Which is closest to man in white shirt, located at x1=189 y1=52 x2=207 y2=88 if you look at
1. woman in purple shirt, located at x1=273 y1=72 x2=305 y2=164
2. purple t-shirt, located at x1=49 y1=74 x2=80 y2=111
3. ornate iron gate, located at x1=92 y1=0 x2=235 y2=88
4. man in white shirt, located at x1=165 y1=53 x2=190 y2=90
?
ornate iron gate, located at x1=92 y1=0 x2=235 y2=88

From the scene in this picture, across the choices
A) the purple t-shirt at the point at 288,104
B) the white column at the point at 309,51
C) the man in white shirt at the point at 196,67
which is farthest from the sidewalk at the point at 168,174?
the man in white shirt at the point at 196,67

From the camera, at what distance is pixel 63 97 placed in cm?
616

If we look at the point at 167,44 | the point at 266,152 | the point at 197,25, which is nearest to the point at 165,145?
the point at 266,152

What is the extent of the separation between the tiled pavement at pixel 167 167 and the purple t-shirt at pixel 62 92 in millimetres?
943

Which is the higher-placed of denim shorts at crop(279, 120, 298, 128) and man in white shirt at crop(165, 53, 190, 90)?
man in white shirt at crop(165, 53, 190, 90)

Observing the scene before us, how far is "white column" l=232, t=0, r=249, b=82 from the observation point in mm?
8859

##########

- [SHORT PROBLEM] Return all of the material above verbatim, from its first line through its last, with no changes to wording, numbers, or punctuation.

- [TASK OUTPUT]
Which is closest to man in white shirt, located at x1=189 y1=52 x2=207 y2=88 if you look at
1. woman in purple shirt, located at x1=273 y1=72 x2=305 y2=164
2. purple t-shirt, located at x1=49 y1=74 x2=80 y2=111
3. ornate iron gate, located at x1=92 y1=0 x2=235 y2=88
4. man in white shirt, located at x1=165 y1=53 x2=190 y2=90
?
ornate iron gate, located at x1=92 y1=0 x2=235 y2=88

From the scene in this picture, across the choices
A) the purple t-shirt at the point at 288,104
B) the white column at the point at 309,51
C) the man in white shirt at the point at 196,67
which is farthest from the sidewalk at the point at 168,174?
the man in white shirt at the point at 196,67

From the camera, at what distance is pixel 63 97 placed in cm?
616

If we look at the point at 167,44 | the point at 266,152 | the point at 197,25, which is nearest to the point at 165,145?
the point at 266,152

What is the extent of the separation between the tiled pavement at pixel 167 167 and the purple t-shirt at pixel 62 92 in millimetres?
943

Which is the higher-placed of denim shorts at crop(279, 120, 298, 128) and man in white shirt at crop(165, 53, 190, 90)?
man in white shirt at crop(165, 53, 190, 90)

Observing the scene before us, how far is "white column" l=232, t=0, r=249, b=82 from the observation point in mm?
8859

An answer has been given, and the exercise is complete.